As for the outcomes of those bad arguments – “God”, “soul” etc – then you’re back to Russell’s teapot again, which you can’t demonstrate to be false either. What you
can do though is to demonstrate that the
arguments attempted for any of these conjectures are wrong and so, in epistemic terms, they’re all guesses (albeit often incoherent ones).
If you don’t think that logical fallacies are wrong though, then all bets are off – stork conjecture is as valid as god conjecture is as valid as any other conjecture that takes your fancy.
Again, 2+2=5 is demonstrably false and I've yet to see where you have demonstrated that anything Alan Burns has said is the equivalent of "2+2=God"

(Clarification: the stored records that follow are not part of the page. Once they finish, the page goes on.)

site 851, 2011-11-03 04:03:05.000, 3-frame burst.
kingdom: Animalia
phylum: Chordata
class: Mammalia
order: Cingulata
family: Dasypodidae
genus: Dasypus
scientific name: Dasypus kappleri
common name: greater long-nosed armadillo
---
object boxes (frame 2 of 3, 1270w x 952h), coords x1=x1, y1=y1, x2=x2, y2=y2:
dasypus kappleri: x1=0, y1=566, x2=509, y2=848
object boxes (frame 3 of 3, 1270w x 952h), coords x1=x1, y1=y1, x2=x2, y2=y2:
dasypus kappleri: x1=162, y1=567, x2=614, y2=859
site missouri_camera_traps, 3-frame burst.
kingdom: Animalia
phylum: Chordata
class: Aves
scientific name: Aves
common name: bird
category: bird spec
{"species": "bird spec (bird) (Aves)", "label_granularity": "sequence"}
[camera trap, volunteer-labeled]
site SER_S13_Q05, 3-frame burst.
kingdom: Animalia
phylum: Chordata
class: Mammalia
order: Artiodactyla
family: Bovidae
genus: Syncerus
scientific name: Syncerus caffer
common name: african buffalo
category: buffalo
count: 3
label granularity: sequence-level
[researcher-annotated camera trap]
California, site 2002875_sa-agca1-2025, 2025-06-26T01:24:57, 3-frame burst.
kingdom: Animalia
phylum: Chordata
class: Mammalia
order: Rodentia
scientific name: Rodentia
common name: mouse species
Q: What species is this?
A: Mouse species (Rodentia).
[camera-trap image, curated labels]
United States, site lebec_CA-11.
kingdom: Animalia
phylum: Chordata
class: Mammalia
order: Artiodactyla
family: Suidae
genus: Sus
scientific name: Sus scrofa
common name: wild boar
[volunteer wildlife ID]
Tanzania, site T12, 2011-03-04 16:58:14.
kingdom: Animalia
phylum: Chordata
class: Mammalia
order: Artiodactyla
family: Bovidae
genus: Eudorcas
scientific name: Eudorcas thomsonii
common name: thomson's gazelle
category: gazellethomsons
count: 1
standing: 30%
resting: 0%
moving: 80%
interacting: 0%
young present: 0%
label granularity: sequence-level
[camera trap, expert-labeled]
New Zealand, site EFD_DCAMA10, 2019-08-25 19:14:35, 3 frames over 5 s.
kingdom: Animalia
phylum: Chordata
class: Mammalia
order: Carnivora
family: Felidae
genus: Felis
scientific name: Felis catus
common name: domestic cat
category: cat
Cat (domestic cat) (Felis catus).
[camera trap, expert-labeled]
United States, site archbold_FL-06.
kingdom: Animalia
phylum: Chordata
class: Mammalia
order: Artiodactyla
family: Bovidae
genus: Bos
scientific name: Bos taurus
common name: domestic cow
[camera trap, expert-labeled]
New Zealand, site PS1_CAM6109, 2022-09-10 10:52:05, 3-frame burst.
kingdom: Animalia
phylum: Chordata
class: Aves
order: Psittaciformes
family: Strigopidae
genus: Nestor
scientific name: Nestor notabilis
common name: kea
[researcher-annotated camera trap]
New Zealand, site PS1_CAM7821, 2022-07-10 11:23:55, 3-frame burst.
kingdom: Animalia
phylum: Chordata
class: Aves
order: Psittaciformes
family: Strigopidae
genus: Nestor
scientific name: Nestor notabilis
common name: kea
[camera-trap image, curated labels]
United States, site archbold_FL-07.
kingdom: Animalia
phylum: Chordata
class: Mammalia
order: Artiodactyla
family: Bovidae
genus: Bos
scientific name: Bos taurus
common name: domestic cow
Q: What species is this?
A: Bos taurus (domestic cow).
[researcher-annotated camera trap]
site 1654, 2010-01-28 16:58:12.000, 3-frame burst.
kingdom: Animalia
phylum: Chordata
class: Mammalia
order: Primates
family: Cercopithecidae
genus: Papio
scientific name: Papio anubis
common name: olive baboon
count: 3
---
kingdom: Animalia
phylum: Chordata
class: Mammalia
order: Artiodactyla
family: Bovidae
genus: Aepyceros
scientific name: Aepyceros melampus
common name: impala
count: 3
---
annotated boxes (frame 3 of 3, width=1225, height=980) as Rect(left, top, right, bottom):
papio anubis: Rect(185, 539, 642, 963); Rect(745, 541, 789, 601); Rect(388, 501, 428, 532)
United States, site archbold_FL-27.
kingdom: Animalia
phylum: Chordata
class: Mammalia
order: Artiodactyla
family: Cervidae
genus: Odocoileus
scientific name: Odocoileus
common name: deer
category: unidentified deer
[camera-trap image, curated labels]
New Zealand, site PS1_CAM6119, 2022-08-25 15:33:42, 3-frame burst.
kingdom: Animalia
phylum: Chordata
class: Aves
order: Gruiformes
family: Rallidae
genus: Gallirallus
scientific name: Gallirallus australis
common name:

That’s exactly what he does. When his arguments are shown to be false, rather then rescind or change them he just complains that we can’t expect them to be sound when we don’t include a “spiritual element” or some such. That he can’t demonstrate this spiritual element in the first place is entirely lost on him.
And some do the same thing that Alan Burns is criticised for!!
Not at all. If Alan wants to disagree with my “world view” about gravity, he’s entirely welcome to jump out of a window if he wants to
How many people are expected to believe that nothing can cause something? Yes, it is dressed up elaborately with molecules - man evolution and your emergence theories, but they are all variations on a theme.
You’re not “expected to believe” anything. Either you follow the evidence where it leads or you don’t. When you don’t though so as to allow in “God” then I’m afraid you must let in any other un-evidenced conjecture too.
As for “something from nothing”, first if you posit “God” as the answer you’re just moving the problem back one step. Second though, you need to understand something of information theory to see where the currently most robust explanation lies.
Why else does the likes of Richard Dawkins talk about illusion of design if it is not to deny the obvious.
Presumably because the false impression of top down design (for which there’s no evidence at all) rather than the reality of bottom up evolution (for which there’s overwhelming evidence) is easy to make.
Why else do we have situations where it is ok for human beings to design and make things, but not any other entity?
Because you can’t demonstrate that there is “an entity”, and because there’s a perfectly sound explanation that doesn’t require one.
Are not these the products of a worldview that everyone are expected to accept without question?
No – they’re the products of a “world view” that says that facts and evidence have primacy over guessing and wishful thinking.